- **TEXTE À LIRE**
%%
La très-chère était nue, et, connaissant mon cœur,
Elle n’avait gardé que ses bijoux sonores,
Dont le riche attirail lui donnait l’air vainqueur
Qu’ont dans leurs jours heureux les esclaves des Mores.

 

Quand il jette en dansant son bruit vif et moqueur,
Ce monde rayonnant de métal et de pierre
Me ravit en extase, et j’aime à la fureur
Les choses où le son se mêle à la lumière.

 

Elle était donc couchée et se laissait aimer,
Et du haut du divan elle souriait d’aise
À mon amour profond et doux comme la mer,
Qui vers elle montait comme vers sa falaise.

 

Les yeux fixés sur moi comme un tigre dompté,
D’un air vague et rêveur elle essayait des poses,
Et la candeur unie à la lubricité
Donnait un charme neuf à ses métamorphoses ;

 

Et son bras et sa jambe, et sa cuisse et ses reins,
Polis comme de l’huile, onduleux comme un cygne,
Passaient devant mes yeux clairvoyants et sereins ;
Et son ventre et ses seins, ces grappes de ma vigne,

 

S’avançaient, plus câlins que les Anges du mal,
Pour troubler le repos où mon âme était mise,
Et pour la déranger du rocher de cristal
Où, calme et solitaire, elle s’était assise.

 

Je croyais voir unis par un nouveau dessin
Les hanches de l’Antiope au buste d’un imberbe,
Tant sa taille faisait ressortir son bassin.
Sur ce teint fauve et brun le fard était superbe !

 

– Et la lampe s’étant résignée à mourir,
Comme le foyer seul illuminait la chambre,
Chaque fois qu’il poussait un flamboyant soupir,
Il inondait de sang cette peau couleur d’ambre !



Charles Beaudelaire

("Les fleurs du mal", 1857)

 

 

 

Baudelaire par Étienne CarjatCe poème fait partie des Fleurs du Mal et de la section intitulée « Les Épaves » ou « Les Pièces condamnées ». Composé en 1842 et publié en 1857 dans la première édition du recueil, il fait partie des pièces condamnées lors du procès de 1857 pour « atteinte à la morale publique ». Mais ce poème au lyrisme brûlant et provocant pourrait être interprété aussi selon d’autres voies que celles à laquelle son érotisme marqué nous convie. Baudelaire aime le « Beau bizarre », c’est-à-dire surprenant, non-conformiste et même affleurant derrière des apparences trompeuses. Ce poème pourrait donc être lu comme une « méditation poétique ».

 

I. Un poème érotique et scandaleux : sciemment Baudelaire provoque son lecteur. Mais ne serait-ce pas pour conduire l’esprit grossier vers une voie sans issue ?
%%
- **TRAVAIL À FAIRE**
[a] D'après le texte, en quelle année ce poème a-t-il été composé ?
[b] Dans la strophe du texte qui commence par « Et son bras et sa jambe », quelles parties du corps de la femme sont nommées ?
Les lignes de données ne servent à rien ici.

- **EXTRAIT DES DONNÉES**
%%
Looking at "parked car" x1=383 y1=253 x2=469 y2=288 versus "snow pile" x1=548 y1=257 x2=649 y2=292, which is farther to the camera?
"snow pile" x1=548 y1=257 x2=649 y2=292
%%
- **RÉPONSES COMPLÈTES**
[a] En 1842.

[b] Le bras, la jambe, la cuisse, les reins, le ventre et les seins.